Task brief: Extend the StringUtil class documentation below, starting immediately after its final line, the levenshteinDistance method signature.

Page extract:
Class StringUtil


  • public class StringUtil
    extends Object
    • Constructor Detail

      • StringUtil

        public StringUtil()
    • Method Detail

      • isWhitespace

        public static boolean isWhitespace​(char charCode)
        Determines if the specified character is a whitespace. A character is considered a whitespace when one of the following conditions is meet: Character.isWhitespace(int) does not include no-break spaces. In OpenNLP no-break spaces are also considered as white spaces.
        Parameters:
        charCode -
        Returns:
        true if white space otherwise false
      • isWhitespace

        public static boolean isWhitespace​(int charCode)
        Determines if the specified character is a whitespace. A character is considered a whitespace when one of the following conditions is meet: Character.isWhitespace(int) does not include no-break spaces. In OpenNLP no-break spaces are also considered as white spaces.
        Parameters:
        charCode -
        Returns:
        true if white space otherwise false
      • toLowerCase

        public static String toLowerCase​(CharSequence string)
        Converts to lower case independent of the current locale via Character.toLowerCase(int) which uses mapping information from the UnicodeData file.
        Parameters:
        string -
        Returns:
        lower cased String
      • toUpperCase

        public static String toUpperCase​(CharSequence string)
        Converts to upper case independent of the current locale via Character.toUpperCase(char) which uses mapping information from the UnicodeData file.
        Parameters:
        string -
        Returns:
        upper cased String
      • levenshteinDistance

        public static int[][] levenshteinDistance​(String wordForm,
                                                  String lemma)

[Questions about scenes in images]
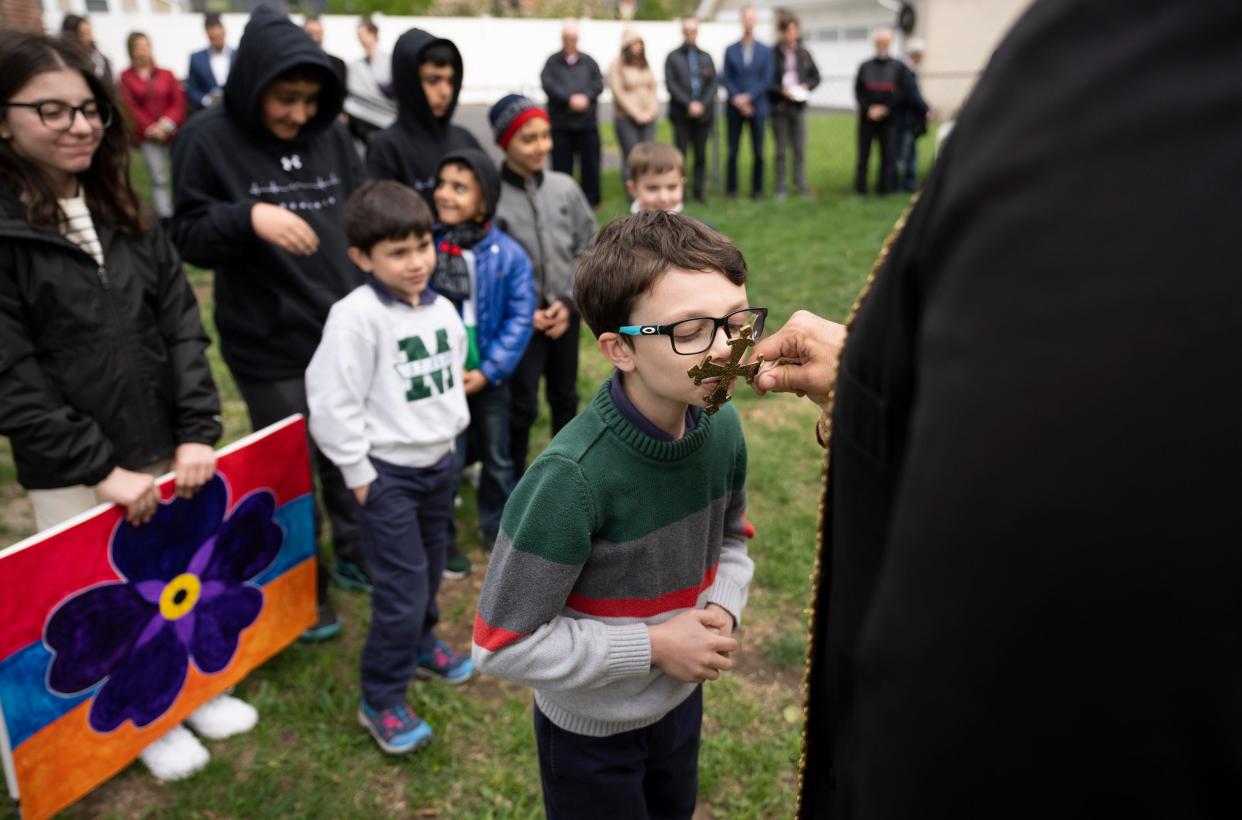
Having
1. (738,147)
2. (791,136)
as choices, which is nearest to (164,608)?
(738,147)

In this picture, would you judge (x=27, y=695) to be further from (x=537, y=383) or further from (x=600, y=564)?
(x=537, y=383)

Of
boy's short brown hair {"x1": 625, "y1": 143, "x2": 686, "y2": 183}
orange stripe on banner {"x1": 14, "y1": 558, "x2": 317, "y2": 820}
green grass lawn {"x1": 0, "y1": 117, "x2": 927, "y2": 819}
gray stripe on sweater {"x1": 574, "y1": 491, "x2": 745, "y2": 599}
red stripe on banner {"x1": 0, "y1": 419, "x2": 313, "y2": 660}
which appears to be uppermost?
boy's short brown hair {"x1": 625, "y1": 143, "x2": 686, "y2": 183}

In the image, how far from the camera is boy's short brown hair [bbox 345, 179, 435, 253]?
9.67ft

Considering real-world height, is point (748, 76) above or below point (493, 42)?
below

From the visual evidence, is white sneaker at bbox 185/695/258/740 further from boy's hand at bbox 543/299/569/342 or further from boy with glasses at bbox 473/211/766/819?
boy's hand at bbox 543/299/569/342

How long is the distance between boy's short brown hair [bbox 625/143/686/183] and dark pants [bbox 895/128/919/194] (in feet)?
27.6

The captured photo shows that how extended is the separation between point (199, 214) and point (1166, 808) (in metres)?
3.32

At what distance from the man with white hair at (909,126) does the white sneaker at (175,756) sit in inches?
435

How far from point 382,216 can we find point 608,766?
6.13 ft

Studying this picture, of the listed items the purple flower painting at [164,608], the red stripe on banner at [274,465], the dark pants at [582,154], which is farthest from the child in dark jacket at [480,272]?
the dark pants at [582,154]

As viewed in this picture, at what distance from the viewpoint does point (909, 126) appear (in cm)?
1195

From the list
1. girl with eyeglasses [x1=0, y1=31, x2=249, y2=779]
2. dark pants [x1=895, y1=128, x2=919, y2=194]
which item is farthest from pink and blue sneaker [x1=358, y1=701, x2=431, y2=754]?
dark pants [x1=895, y1=128, x2=919, y2=194]

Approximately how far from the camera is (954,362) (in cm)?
59

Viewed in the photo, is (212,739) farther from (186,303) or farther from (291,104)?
(291,104)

Result:
        Computes the Levenshtein distance of two strings in a matrix. Based on pseudo-code provided here: https://en.wikipedia.org/wiki/Levenshtein_distance#Computing_Levenshtein_distance which in turn is based on the paper Wagner, Robert A.; Fischer, Michael J. (1974), "The String-to-String Correction Problem", Journal of the ACM 21 (1): 168-173
        Parameters:
        wordForm - the form
        lemma - the lemma
        Returns:
        the distance
      • computeShortestEditScript

        public static void computeShortestEditScript​(String wordForm,
                                                     String lemma,
                                                     int[][] distance,
                                                     StringBuffer permutations)
        Computes the Shortest Edit Script (SES) to convert a word into its lemma. This is based on Chrupala's PhD thesis (2008).
        Parameters:
        wordForm - the token
        lemma - the target lemma
        distance - the levenshtein distance
        permutations - the number of permutations
      • decodeShortestEditScript

        public static String decodeShortestEditScript​(String wordForm,
                                                      String permutations)
        Read predicted SES by the lemmatizer model and apply the permutations to obtain the lemma from the wordForm.
        Parameters:
        wordForm - the wordForm
        permutations - the permutations predicted by the lemmatizer model
        Returns:
        the lemma
      • getShortestEditScript

        public static String getShortestEditScript​(String wordForm,
                                                   String lemma)
        Get the SES required to go from a word to a lemma.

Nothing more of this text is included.